Campus News

Geneticists receive $1.8 million in NSF CAREER awards

Kelly Dyer

Two UGA genetics researchers won grants from the National Science Foundation valued at more than $1.8 million for projects that may help combat birth defects and improve the understanding of how new species come into existence.

Douglas Menke and Kelly Dyer, assistant professors of genetics, will receive funding throughout the next five years from the highly competitive Faculty Early Development CAREER Program, which supports research and teaching by outstanding junior faculty.

Menke will use his $788,000 CAREER award to study the mechanisms responsible for generating differences in limb length in Anolis lizards. He and his students will collect samples of long- and short-limbed Anolis lizards from around the Caribbean, then use molecular techniques to closely observe the growth patterns of their limbs during embryonic development. The project will involve some of the first molecular studies done on Anolis embryos.

The study will reveal whether species with similar limb lengths achieve a comparable final appearance through different means.

“Caribbean anoles are an ideal species for studies of the morphological evolution of limbs, since short-limbed species have evolved independently several times on different islands,” Menke said.

The research will help scientists determine how limb size and shape are controlled. The findings also may aid in understanding how genetic mutations in humans can alter limb growth and result in congenital birth defects of the extremities.

Dyer will use her $1.04 million CAREER award to investigate how new species form, as she and her students study the genetic basis of mating behaviors in Drosophila flies.

**Provided information**
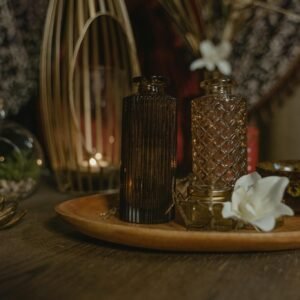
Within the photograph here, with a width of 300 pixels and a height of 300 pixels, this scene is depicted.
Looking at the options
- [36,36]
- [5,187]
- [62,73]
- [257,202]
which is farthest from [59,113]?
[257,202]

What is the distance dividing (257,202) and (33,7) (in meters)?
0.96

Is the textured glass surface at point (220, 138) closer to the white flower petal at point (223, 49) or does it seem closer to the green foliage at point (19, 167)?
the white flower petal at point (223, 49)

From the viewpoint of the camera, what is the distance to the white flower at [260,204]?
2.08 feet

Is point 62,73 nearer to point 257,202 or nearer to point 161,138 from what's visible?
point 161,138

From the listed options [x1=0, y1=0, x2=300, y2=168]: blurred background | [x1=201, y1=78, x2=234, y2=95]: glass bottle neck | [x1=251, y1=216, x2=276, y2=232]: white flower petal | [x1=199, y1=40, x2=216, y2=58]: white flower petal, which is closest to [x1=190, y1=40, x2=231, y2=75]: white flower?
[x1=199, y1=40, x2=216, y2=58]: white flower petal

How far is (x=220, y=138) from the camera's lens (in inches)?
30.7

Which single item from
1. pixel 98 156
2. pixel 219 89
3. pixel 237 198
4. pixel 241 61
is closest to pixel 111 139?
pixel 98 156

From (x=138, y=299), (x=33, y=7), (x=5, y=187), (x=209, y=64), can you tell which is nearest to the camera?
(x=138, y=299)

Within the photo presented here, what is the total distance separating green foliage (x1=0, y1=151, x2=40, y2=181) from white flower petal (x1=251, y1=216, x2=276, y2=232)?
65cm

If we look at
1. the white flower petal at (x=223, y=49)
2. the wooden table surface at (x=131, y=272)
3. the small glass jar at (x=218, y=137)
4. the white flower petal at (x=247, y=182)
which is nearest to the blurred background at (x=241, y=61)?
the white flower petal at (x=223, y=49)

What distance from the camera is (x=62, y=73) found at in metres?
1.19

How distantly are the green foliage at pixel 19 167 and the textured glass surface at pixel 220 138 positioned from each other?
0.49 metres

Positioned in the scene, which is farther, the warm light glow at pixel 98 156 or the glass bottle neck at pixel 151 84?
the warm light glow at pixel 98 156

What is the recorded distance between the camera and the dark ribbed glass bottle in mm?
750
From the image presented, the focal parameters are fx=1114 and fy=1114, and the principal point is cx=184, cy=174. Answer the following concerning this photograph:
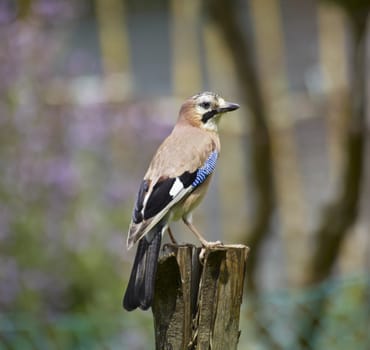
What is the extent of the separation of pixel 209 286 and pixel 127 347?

**Tasks and exercises**
A – Answer these questions from the article on the NSF CAREER awards:
(i) What is the dollar amount of Menke's CAREER award?
(ii) Where will Menke and his students collect samples of Anolis lizards?
(iii) What flies will Dyer and her students study?
B – Supply what follows the last sentence of the article on the NSF CAREER awards.
The rows have no connection to the article on the NSF CAREER awards.

**Responses**
A –
(i) $788,000
(ii) From around the Caribbean
(iii) Drosophila flies

B –
“Courtship between a male and a female fly is very elaborate. A male sings, dances and produces perfumes to attract a female and then the female evaluates these cues to choose a mate,” Dyer said. “In the quinaria group of Drosophila flies we are studying, some females are very picky about which males they will mate with, while others are less picky and will even mate with males from a different species.

“Ultimately, we want to know whether genes that enable a female to distinguish a male from a different species are also involved in discriminating among potential mates from her own species,” she added. “This will tell if the processes that ­reinforce barriers between species may also trigger reproductive isolation within a species.”

The findings also could help researchers understand whether two different species that come into contact will merge together or remain distinct, a potentially useful tool in a world where human-induced changes force more animal groups to squeeze into smaller geographic ranges.

As part of their projects, the researchers also will encourage learning opportunities for under-represented minorities. Through the Peach State Louis Stokes Alliance for Minority Participation and the genetics department’s Summer Undergraduate Fellowships in Genetics programs, Menke and Dyer will invite undergraduate and graduate students—and, in Dyer’s case, high school teachers and their students as well—to participate in fieldwork, carry out lab experiments and conduct analyses.

“CAREER grants are among the most prestigious awards given by the NSF and are unique in providing a stepping stone for the integration of teaching and research by future research leaders,” said Allen J. Moore, head of the genetics department. “Kelly Dyer and Douglas Menke reflect the best of UGA faculty, with innovative ideas for combining their cutting-edge research in evolutionary and developmental genetics into unique research and educational experiences for students.”